Architetture intorno al Monviso

1 aprile 2015

Negli ultimi trent’anni il territorio attorno al Monviso è stato, dal punto di vista architettonico, un luogo di grande fermento che ne ha fatto un caso singolare nel panorama della montagna piemontese.
Già negli ottanta con il progetto per il rifugio Vallanta, gli architetti Maurizio Momo e Giuseppe Bellezza lasciano il segno con quello che è considerabile uno dei primi interventi di architettura contemporanea su questo territorio. L’edificio, anche una delle prime architetture nelle Alpi occidentali concepita attraverso una sorta di metafora geologica, è assimilabile a un cristallo di pietra che si staglia contro l’incombente parete del Viso di Vallanta.

Il monastero Dominum Tecum a Prà’d’mill (sempre di Momo con Aimaro Isola) si caratterizza invece per essere un “edificio-villaggio” che sotto il grande tetto accoglie spazi e percorsi che richiamano le spazialità degli insediamenti storici.
Ma la produzione architettonica sembra essersi focalizzata in particolare sul tema del recupero del patrimonio storico anticipando temi e questioni che oramai diamo per consolidate.

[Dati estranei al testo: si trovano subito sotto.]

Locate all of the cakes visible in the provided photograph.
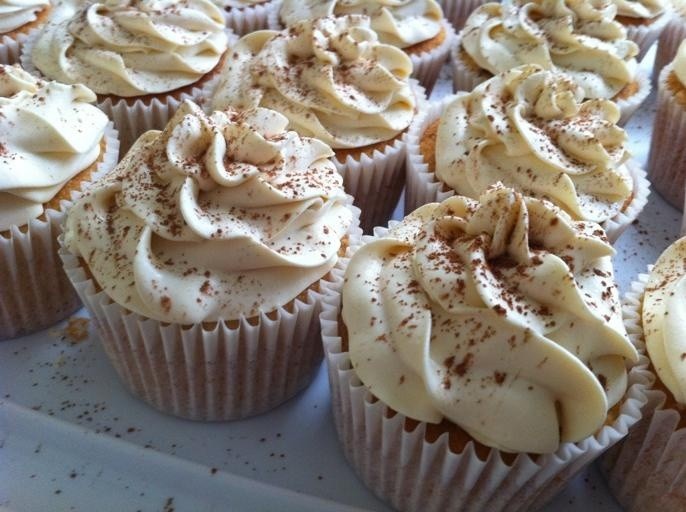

A questo proposito va ricordato l’importante lavoro avviato dall’architetto Renato Maurino che attraverso i suoi interventi ed i suoi manuali ha dato il là ad un nuovo modo di rileggere le architetture contadine attraverso una nuova sensibilità in grado di sintetizzare modernità e tradizione.
Tra i progetti più recenti spiccano gli interventi di recupero realizzati nel centro storico di Chianale o ancora di Balma Boves, una straordinaria testimonianza di vita contadina giunta intatta fino ai giorni nostri e recuperata nel 2005 su progetto dell’architetto Giorgio Rossi di Saluzzo. Il progetto, finanziato grazie anche ai fondi comunitari, consiste non solo nel restauro delle strutture edilizie ma anche nella sistemazione dei percorsi e degli spazi aperti (illuminazione, ecc.) al fine di rendere fruibile l’insediamento ai visitatori e trasformarlo così in una borgata-museo della cultura rurale antica.
Va inoltre ricordata anche la recente riqualificazione dell’ex casermetta del Prà nel comune di Bobbio Pellice trasformata in una piccola struttura ricettiva polivalente (con un nuovo volume inserito nella preesistenza) dagli architetti Candido Bottin e Filippo Fassio su richiesta del Cai Uget della Val Pellice.
Infine non possiamo non ricordare l’ormai celebre caso di Ostana, dove grazie al lavoro di esperti, tecnici, competenze locali ed esterne, il comune ha dato avvio ad una serie di operazioni di recupero e al reinsediamento di attività di carattere ricettivo e culturale che hanno portato ad un significativo rilancio del paese.
Ancora oggi il borgo è agli onori delle cronache per via di una nuova serie di interventi in fase di completamento come ad esempio il nuovo centro culturale presso la borgata di Miribrart progettato da alcuni docenti del Politecnico di Torino insieme all’amministrazione comunale. Il nuovo edificio, che ospiterà la scuola di cinema L’Aura, un laboratorio di architettura alpina e un centro di documentazione delle minoranze linguistiche, nasce a partire da una rivisitazione della tipologia storica del “purtun”.
In conclusione possiamo dire che un aspetto di interesse delle numerose e ricche progettualità di quest’area debba ricercarsi nel fatto che si tratta innanzitutto di interventi fortemente intrecciati con le specificità locali, con la rigenerazione prima di tutto sociale e culturale di questa terra. Vi è poi un aspetto “tecnico”, non secondario, che sta nella capacità di tenere assieme le esigenze conservative del patrimonio con quelle della sua reinvenzione. Innovazione sì ma con interventi ex-novo misurati che sappiano cogliere in profondità la “scala” e la “matericità” delle architetture e dei paesaggi che hanno storicamente plasmato questi luoghi. Questi sono aspetti fondamentali da tenere in mente nello scenario della nuova entità territoriale del parco.